Wie funktioniert der Filzstopfen in einer Schrotflintenpatrone? Gewehrpatronen sehr ernst, besonders bei den Jagdmuscheln. Als Schuss bezeichnet man Kugeln mit unterschiedlichen Durchmessern. Dies wird als Korngröße oder Schussfestigkeit bezeichnet. Zahlreiche übersetzte Beispielsätze mit "Schrotpatrone" - Englisch-Deutsches Wörterbuch und Suchmaschine für Millionen von englischen Übersetzungen.

Schnelligkeit und Schlagkraft des Schusses

  • Schuss aus Hartblei oder Sintereisen.
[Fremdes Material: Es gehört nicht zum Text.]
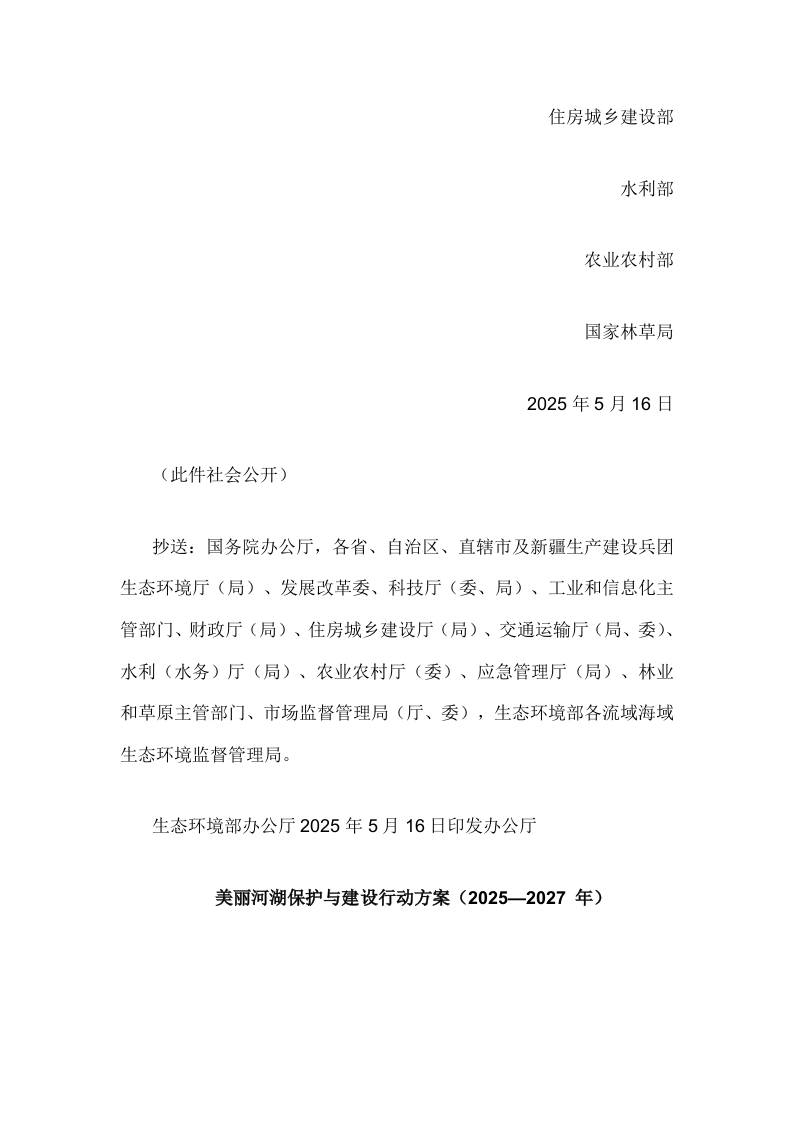 住房城乡建设部

水利部

农业农村部

国家林草局

2025 年 5 月 16 日

（此件社会公开）

抄送：国务院办公厅，各省、自治区、直辖市及新疆生产建设兵团生态环境厅（局）、发展改革委、科技厅（委、局）、工业和信息化主管部门、财政厅（局）、住房城乡建设厅（局）、交通运输厅（局、委）、水利（水务）厅（局）、农业农村厅（委）、应急管理厅（局）、林业和草原主管部门、市场监督管理局（厅、委），生态环境部各流域海域生态环境监督管理局。

生态环境部办公厅 2025 年 5 月 16 日印发办公厅

美丽河湖保护与建设行动方案（2025—2027 年）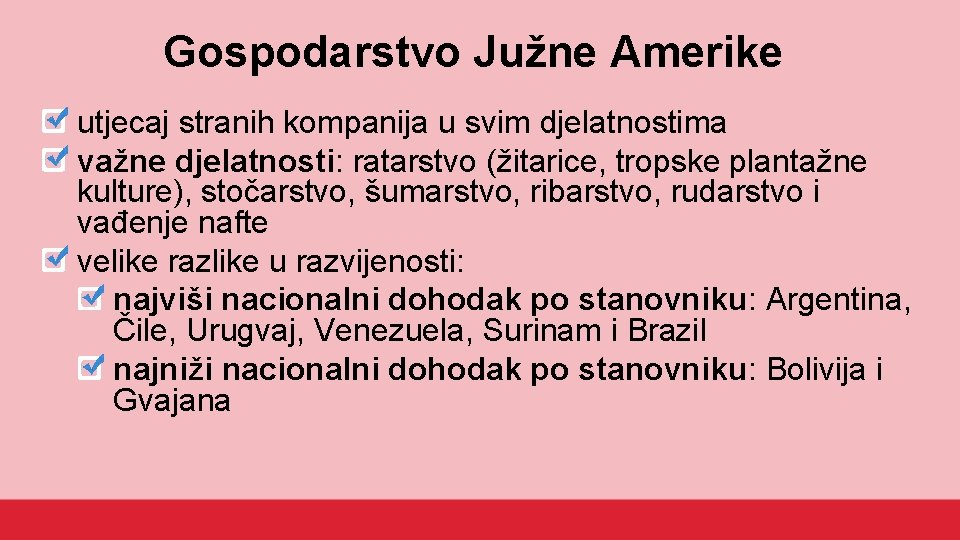 Gospodarstvo Južne Amerike

utjecaj stranih kompanija u svim djelatnostima

važne djelatnosti: ratarstvo (žitarice, tropske plantažne kulture), stočarstvo, šumarstvo, ribarstvo, rudarstvo i vađenje nafte

velike razlike u razvijenosti:

najviši nacionalni dohodak po stanovniku: Argentina, Čile, Urugvaj, Venezuela, Surinam i Brazil

najniži nacionalni dohodak po stanovniku: Bolivija i Gvajana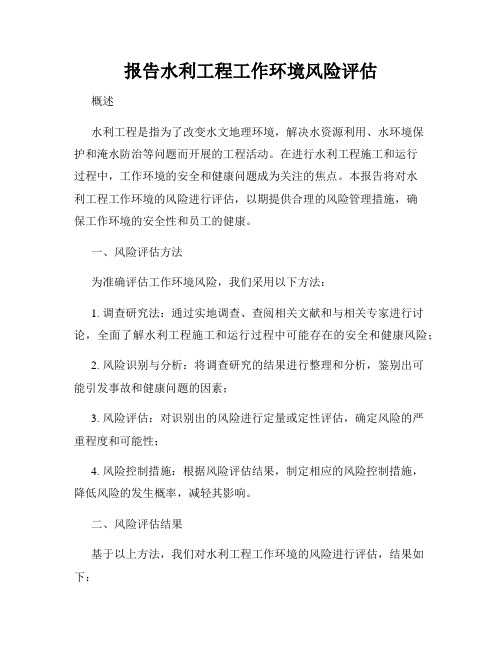 报告水利工程工作环境风险评估

概述

水利工程是指为了改变水文地理环境，解决水资源利用、水环境保护和淹水防治等问题而开展的工程活动。在进行水利工程施工和运行过程中，工作环境的安全和健康问题成为关注的焦点。本报告将对水利工程工作环境的风险进行评估，以期提供合理的风险管理措施，确保工作环境的安全性和员工的健康。

一、风险评估方法

为准确评估工作环境风险，我们采用以下方法：

1. 调查研究法：通过实地调查、查阅相关文献和与相关专家进行讨论，全面了解水利工程施工和运行过程中可能存在的安全和健康风险；

2. 风险识别与分析：将调查研究的结果进行整理和分析，鉴别出可能引发事故和健康问题的因素；

3. 风险评估：对识别出的风险进行定量或定性评估，确定风险的严重程度和可能性；

4. 风险控制措施：根据风险评估结果，制定相应的风险控制措施，降低风险的发生概率，减轻其影响。

二、风险评估结果

基于以上方法，我们对水利工程工作环境的风险进行评估，结果如下：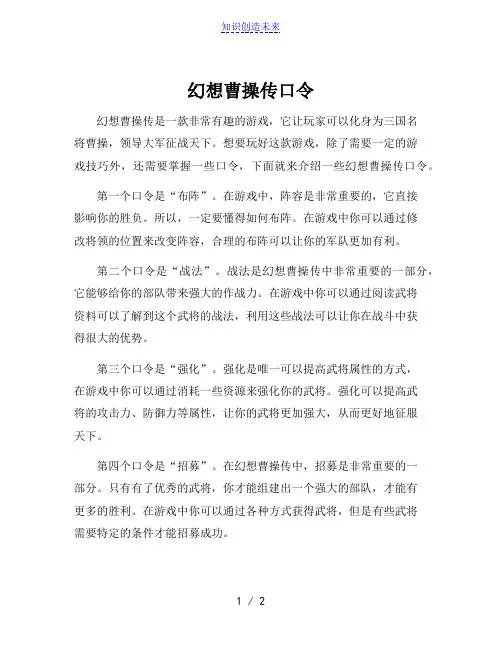 知识创造未来

幻想曹操传口令

幻想曹操传是一款非常有趣的游戏，它让玩家可以化身为三国名将曹操，领导大军征战天下。想要玩好这款游戏，除了需要一定的游戏技巧外，还需要掌握一些口令，下面就来介绍一些幻想曹操传口令。

第一个口令是“布阵”。在游戏中，阵容是非常重要的，它直接影响你的胜负。所以，一定要懂得如何布阵。在游戏中你可以通过修改将领的位置来改变阵容，合理的布阵可以让你的军队更加有利。

第二个口令是“战法”。战法是幻想曹操传中非常重要的一部分，它能够给你的部队带来强大的作战力。在游戏中你可以通过阅读武将资料可以了解到这个武将的战法，利用这些战法可以让你在战斗中获得很大的优势。

第三个口令是“强化”。强化是唯一可以提高武将属性的方式，在游戏中你可以通过消耗一些资源来强化你的武将。强化可以提高武将的攻击力、防御力等属性，让你的武将更加强大，从而更好地征服天下。

第四个口令是“招募”。在幻想曹操传中，招募是非常重要的一部分。只有有了优秀的武将，你才能组建出一个强大的部队，才能有更多的胜利。在游戏中你可以通过各种方式获得武将，但是有些武将需要特定的条件才能招募成功。

1 / 2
Der Stahlboden (vermessingt) mit Bodenstopfen und Primern ist das Ende der Patrone. Bei den heute üblichen Schrotflintenpatronen gibt es immer eine zentrale Feuerzündung. Der Zwischenschritt separiert Pulver und Schrot. Sie hat auch Einfluss auf die Konstruktion des Schussbildes. Die Schrotpatronen sind mit: gekennzeichnet: - Kaliber-Bezeichnung, geprägt in der Stahlunterkappe, - Ärmellänge steht auf der Hülle, - Schussgröße, steht auf der Hülle oder Flanschkappe.
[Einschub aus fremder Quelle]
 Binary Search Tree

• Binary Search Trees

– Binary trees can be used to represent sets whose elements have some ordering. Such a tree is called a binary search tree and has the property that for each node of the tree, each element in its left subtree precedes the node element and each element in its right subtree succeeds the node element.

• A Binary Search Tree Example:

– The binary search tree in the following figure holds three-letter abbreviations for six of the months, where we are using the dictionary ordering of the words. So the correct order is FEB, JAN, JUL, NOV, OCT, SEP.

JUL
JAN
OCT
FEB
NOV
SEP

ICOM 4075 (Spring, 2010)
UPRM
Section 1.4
Der Kalibertyp für Schrotflintenmunition kommt aus dem Deutschen und ist weltweit bekannt. In Schrotflintenläufen ist die Bezeichnung des Kalibers nicht gleich dem Rohrdurchmesser. Wird 453,6 g Mine in gleich große Bälle aufgeteilt, gilt: 12 Bälle = Caliber 12, Schaftdurchmesser ~ 18,2 Millimeter, 16 Bälle = Caliber 16, Schaftdurchmesser ~ 16,8 Millimeter, 20 Bälle = Caliber 20, Schaftdurchmesser ~ 15,7 Millimeter.

Mit zunehmender Größe der Bezeichnung des Kalibers (z.B. 20) wird der Durchmesser des Laufes kleiner (z.B. 15,7 mm). Der auf der Kartusche angegebene Wert entspricht der gebrannten Muffenlänge. Die Schrotpatronen werden in folgender Größe hergestellt: Der Filz wird durch den Druck des Gases verdichtet und somit gegen die laufende Wand gepresst, dadurch kein Gasrutschen, Reduzierung des Gasdrucks, Schutz des Schusses.
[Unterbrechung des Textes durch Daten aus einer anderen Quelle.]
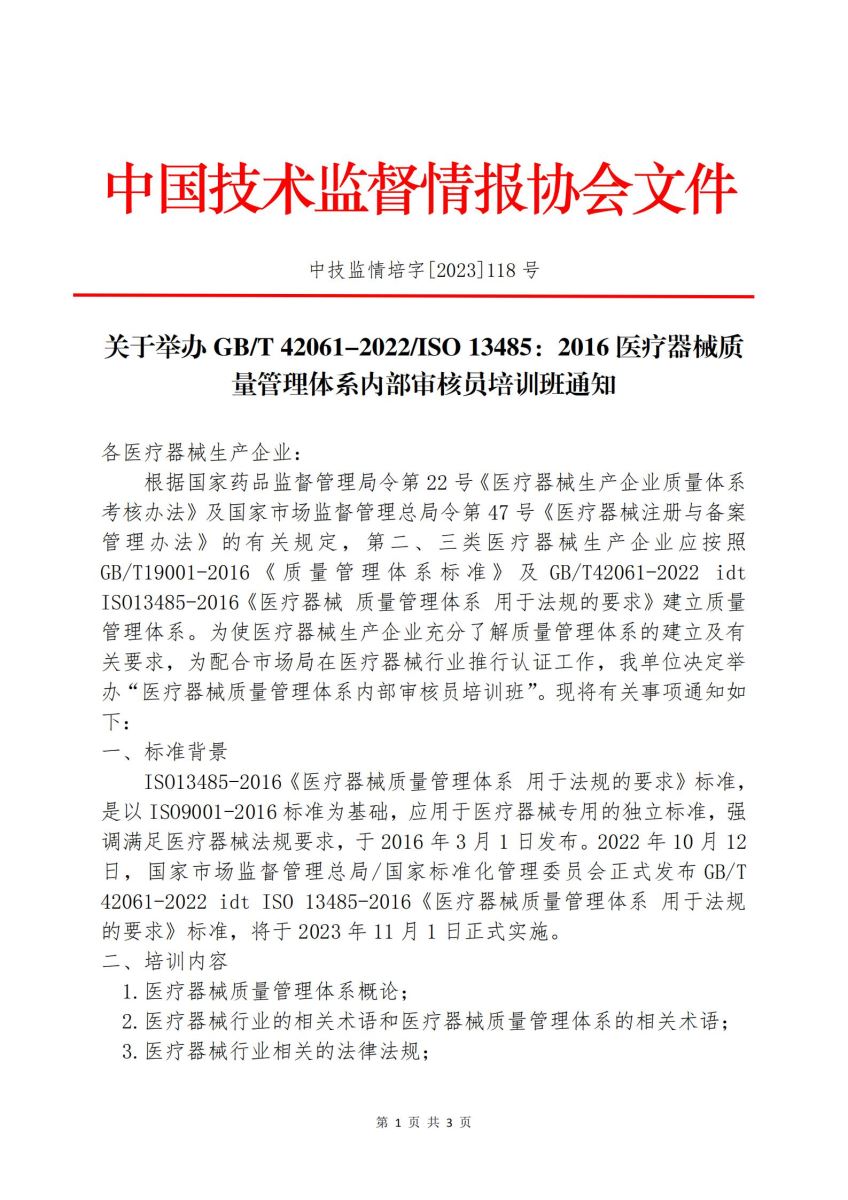 中国技术监督情报协会文件

中技监情培字[2023]118 号

关于举办 GB/T 42061–2022/ISO 13485：2016 医疗器械质量管理体系内部审核员培训班通知

各医疗器械生产企业：

根据国家药品监督管理局令第 22 号《医疗器械生产企业质量体系考核办法》及国家市场监督管理总局令第 47 号《医疗器械注册与备案管理办法》的有关规定，第二、三类医疗器械生产企业应按照 GB/T19001-2016《质量管理体系标准》及 GB/T42061-2022 idt ISO13485-2016《医疗器械 质量管理体系 用于法规的要求》建立质量管理体系。为使医疗器械生产企业充分了解质量管理体系的建立及有关要求，为配合市场局在医疗器械行业推行认证工作，我单位决定举办“医疗器械质量管理体系内部审核员培训班”。现将有关事项通知如下：

一、标准背景

ISO13485-2016《医疗器械质量管理体系 用于法规的要求》标准，是以 ISO9001-2016 标准为基础，应用于医疗器械专用的独立标准，强调满足医疗器械法规要求，于 2016 年 3 月 1 日发布。2022 年 10 月 12 日，国家市场监督管理总局/国家标准化管理委员会正式发布 GB/T 42061-2022 idt ISO 13485-2016《医疗器械质量管理体系 用于法规的要求》标准，将于 2023 年 11 月 1 日正式实施。

二、培训内容

1.医疗器械质量管理体系概论；

2.医疗器械行业的相关术语和医疗器械质量管理体系的相关术语；

3.医疗器械行业相关的法律法规；

第 1 页 共 3 页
Die Kunststoffzwischenlage mit Schrapnell hat keinen deformierten Felgenschuß, dadurch besseres Abdecken sowie kein Gasrutschen, kein laufendes Blei (Abrieb). Shot ist die Bezeichnung für Kugeln mit verschiedenen Durchmessern; sie wird auch als Körnung oder Schussdicke bezeichnet. In einer Kartusche wird eine gewisse Anzahl von Schüssen mit üblicherweise demselben Schussdurchmesser zu einer sogenannten Schussladung zusammengefasst. Jagdtauglich: Die mittlere Schussweite beträgt ca. 35-40 Meter (effektive Reichweite).

Das Schussmuster für Streuschüsse wird bereits im Verlauf entwickelt. In der weiteren Flugphase ähnelt der Malzhof einem elliptisch gedehnten Korpus. Schuss-Dehnungslänge nach 35 Metern ca. 3,5 Meter = ca. 1/10 Flugeinsatz. Das Durchschlagsvermögen des Schusses ist abhängig von der Größe und Schnelligkeit des Schusses. Die Trap- und Skeet-Patronen sind sogenannte Taubenpatronen mit 28 bzw. 24 Gramm Schussgewicht.

Besonderes Augenmerk wird auf die Streuung und Abdeckung des Schussbildes gerichtet. Chargenpatronen sind Schrotpellets mit einem Kugeldurchmesser von mehr als 4 mmm. Einzelne Geschosse, sogenannte Slugs, können auch aus Gewehrläufen zündet werden. Schrotflintenpatronen haben ein Zylinderbleigeschoss mit Rippchen und Filzstopfen oder Kunststoffrückteil anstelle des Schusses. Das Kaliber für Pistolenkartuschen ist in Millimeter und 1/100 oder 1/1000 Inch, aber oft ohne Angaben zur Gehäuselänge.

Bei den meisten Pistolenkartuschen gibt es ein zylindrisches Gehäuse ohne Einfassung. Die Revolverkerzen haben in der Regel Zylinderhülsen mit Einfassung.